Freedom of information laws are meant to provide journalists access to this kind of data, yet there are still federal states which up to now have no guidelines to standardize these operations. Even in states where regulations have been implemented, miscellaneous exceptions hinder media representatives from successfully obtaining detailed reports. „The issue is that so far there’s no nationwide law ensuring access to information about government offices and authorities like the police“, Renzenbrink elucidates.

For Reporters Without Borders „this is a threat of the freedom of press” – hence they urge the government to create more transparency in this area. What we know is that only two percent of the complaints that are filed concerning violent police behaviour go to court, mostly due to lack of evidence. The reason often is a one word against another situation. This number suggests that police officers often cover each other and would not testify against their own colleagues. As a comparison: The total number of all complaints that go to court is 24 percent on average.

Reporting on migration and criticising right-wing actions

In 2020 there has been an extreme increase in the numbers of violence directed at media representatives, especially at demonstrations against Covid restrictions. This violence occurs more often when demonstrations of the right-wing populist spectrum are being covered. In the course of this it is the duty of the police to enable a safe procedure for the media. „Media representatives are meant to report on these demonstrations. It is of public interest – it’s why they should be able to work freely“, Renzenbrink criticizes.
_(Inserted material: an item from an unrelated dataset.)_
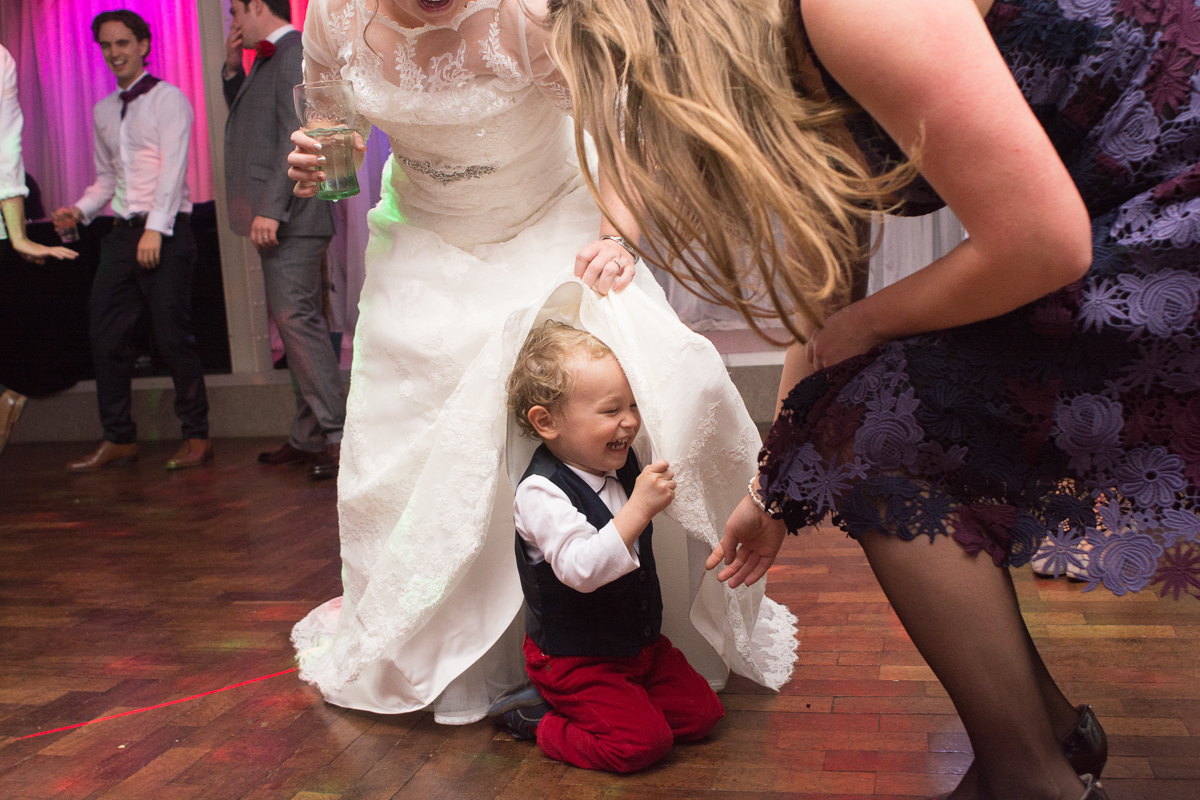 pageboy under brides dress at the whitsand bay fort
Yet reports confirmed by Reporters Without Borders show that in many cases the police not only fails to protect journalists from violent protesters but they also actively obstruct journalistic work.

„Although it has improved in recent years, unfortunately again and again some police officers seem to be unaware of the rights of media representatives“, Renzenbrink says. These situations range from not letting reporters pass through barriers, issuing restraining orders during demonstrations to threatening them with custody. As a result a growing number of journalists associations watch these developments with concern as they restrict „journalistic freedom greatly.“

With the aim of improving interactions between police officers and journalists the principles of conduct for media and police from the year 1993 have been updated. Still Reporters Without Borders calls for more action: „There needs to be an emphasis on media law during police training in Germany. Policemen and -women need to know how to treat media representatives in these scenarios“, Renzenbrink highlights.

Hitherto journalists associations and police schools have only selectively worked together when reality indicates a „structural deficiency”. Thus nationwide initiatives that educate comprehensively on this matter could initiate progress that preserves the freedom of press throughout Germany. However Renzenbrink emphasizes that education only is not enough: „Authorities have to ensure that these principles are exerted correctly in reality.“

This cross-border collaboration by Guiti News (France), Kohero (Germany) and Solomon (Greece) – three independent medias working on migration – delves into a worrying and escalating trend of police violence during the previous year; not only against people on the move, but against the media professionals documenting their issues as well. 

From the infamous ‘jungle’ of Calais to the evacuation of makeshift camps in the center of Paris, and from the “Black lives matter” demonstrations in different German cities to the destruction of the continent’s largest refugee camp, on the Greek island of Lesvos, cases of police oppression across Europe were condemned by press freedom organizations like the Reporters Without Borders.